Facile synthesis of multi-phase (Si+SiO 2 )@C anode materials for lithium-ion batteries.

To bring about a revolution in energy storage through Li-ion batteries, it is crucial to develop a scalable preparation method for Si-based composite anodes. However, the severe volume expansion and poor ionic transport properties of Si-based composites present significant challenges. Previous research focused on SiO and nano Si/C composites to address these issues. In this study, mechanical milling was used to introduce a SiO x layer onto the surface of Si by mixing Si and SiO 2 in a 1 : 1 mass ratio.

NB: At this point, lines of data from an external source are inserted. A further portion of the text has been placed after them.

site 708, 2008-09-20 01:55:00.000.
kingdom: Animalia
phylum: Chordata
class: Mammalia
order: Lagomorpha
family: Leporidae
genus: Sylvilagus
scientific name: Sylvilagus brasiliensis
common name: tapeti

The resulting Si+SiO 2 composites (denoted as SS50) exhibited an initial coulombic efficiency (ICE) of 73.5% and high rate performance. To further stabilize the overall structure, kerosene was introduced as a carbon source precursor to generate a coating layer. The resulting multiphase composite structure (SiO x +SiO 2 +C), designated as SS50-900C, demonstrated a capacity retention of 79.5% over 280 cycles at its capacity of 487 mA h g -1 . These results suggest that a cost-effective mechanical ball milling refinement of Si+SiO 2 and a gas-phase encapsulation process can significantly improve the electrochemical performance of Si-based composites.